__WHAT NEEDS TO BE DONE__:
Your job is to set down the stretch of entries that opens with the line containing "[camera trap, expert-labeled]" and closes with the line containing "common name: wild boar". Keep both end lines, copy each exactly, and add nothing.

__TASK INPUTS__:
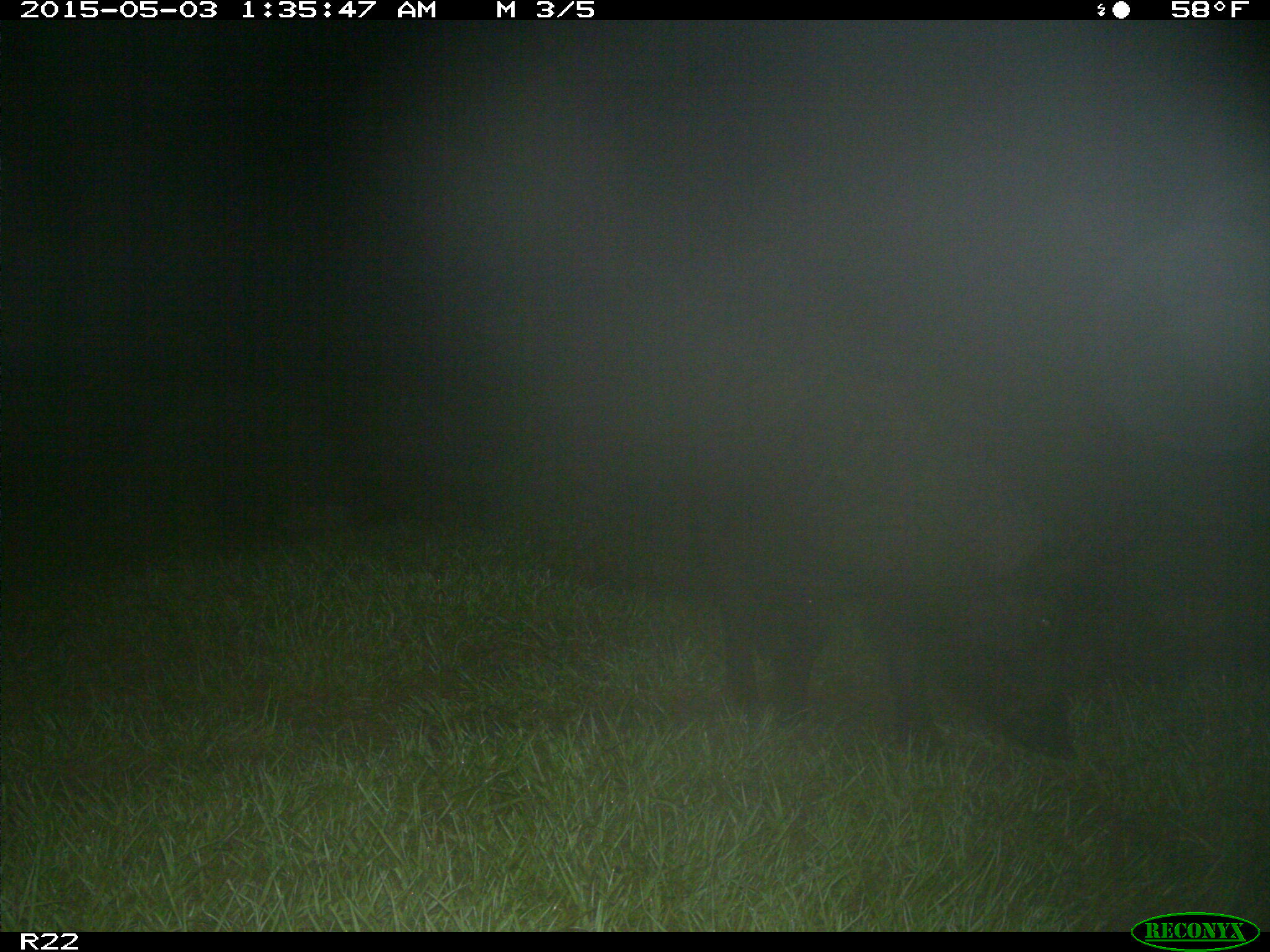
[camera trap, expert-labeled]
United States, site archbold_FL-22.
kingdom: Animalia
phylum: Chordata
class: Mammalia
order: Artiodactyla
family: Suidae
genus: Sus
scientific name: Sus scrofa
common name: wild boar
---
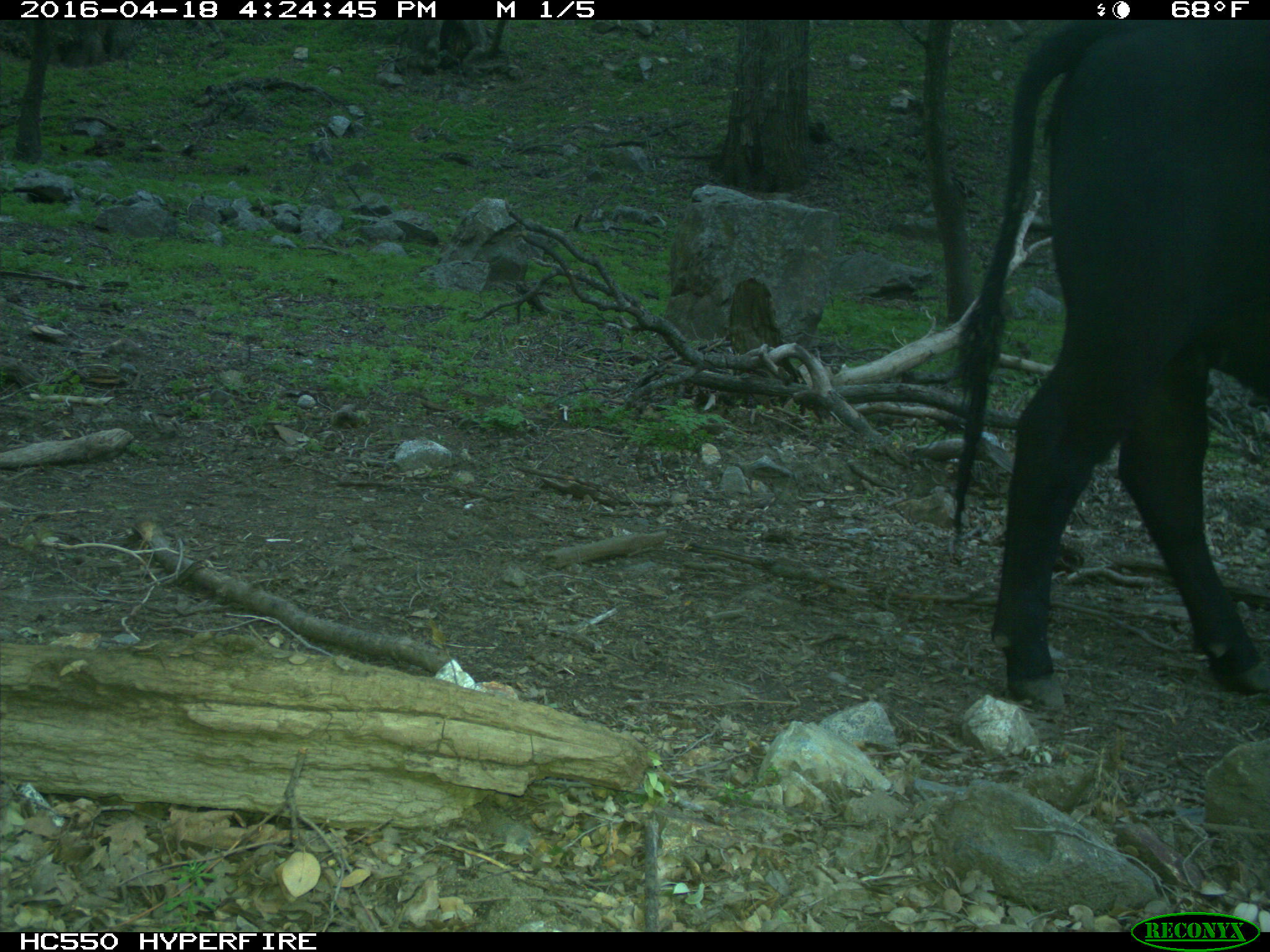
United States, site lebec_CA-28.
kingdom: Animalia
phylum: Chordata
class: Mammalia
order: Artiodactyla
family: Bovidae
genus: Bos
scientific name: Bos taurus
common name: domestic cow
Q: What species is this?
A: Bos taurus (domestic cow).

__RESULT BELOW__:
[camera trap, expert-labeled]
United States, site archbold_FL-22.
kingdom: Animalia
phylum: Chordata
class: Mammalia
order: Artiodactyla
family: Suidae
genus: Sus
scientific name: Sus scrofa
common name: wild boar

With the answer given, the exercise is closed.